▶ _WHAT THE TASK REQUIRES_:
When the string "site" is part of a line in the data below, report the whole line.
(EXERCISE MATERIAL)
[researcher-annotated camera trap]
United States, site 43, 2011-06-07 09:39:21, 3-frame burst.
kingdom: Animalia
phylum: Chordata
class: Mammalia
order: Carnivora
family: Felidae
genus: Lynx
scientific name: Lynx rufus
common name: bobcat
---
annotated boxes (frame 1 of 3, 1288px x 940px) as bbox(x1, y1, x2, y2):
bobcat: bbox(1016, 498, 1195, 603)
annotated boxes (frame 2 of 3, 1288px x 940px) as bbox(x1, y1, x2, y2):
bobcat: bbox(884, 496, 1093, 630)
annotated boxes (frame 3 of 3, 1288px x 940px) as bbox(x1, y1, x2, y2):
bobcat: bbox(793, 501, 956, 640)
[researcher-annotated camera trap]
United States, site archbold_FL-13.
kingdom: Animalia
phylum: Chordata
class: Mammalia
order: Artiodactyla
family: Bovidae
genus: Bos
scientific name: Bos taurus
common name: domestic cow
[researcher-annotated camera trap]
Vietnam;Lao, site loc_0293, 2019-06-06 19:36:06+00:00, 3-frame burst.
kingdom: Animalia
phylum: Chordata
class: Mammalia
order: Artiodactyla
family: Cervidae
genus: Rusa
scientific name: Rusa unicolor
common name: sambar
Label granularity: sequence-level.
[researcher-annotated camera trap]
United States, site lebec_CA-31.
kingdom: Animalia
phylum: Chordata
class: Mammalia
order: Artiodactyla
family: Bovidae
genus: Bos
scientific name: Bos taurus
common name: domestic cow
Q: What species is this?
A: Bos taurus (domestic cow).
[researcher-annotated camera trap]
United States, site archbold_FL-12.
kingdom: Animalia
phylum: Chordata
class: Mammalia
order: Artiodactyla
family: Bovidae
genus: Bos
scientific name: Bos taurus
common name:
(End EXERCISE MATERIAL)
▶ _FINISHED TASK_:
United States, site 43, 2011-06-07 09:39:21, 3-frame burst.
United States, site archbold_FL-13.
Vietnam;Lao, site loc_0293, 2019-06-06 19:36:06+00:00, 3-frame burst.
United States, site lebec_CA-31.
United States, site archbold_FL-12.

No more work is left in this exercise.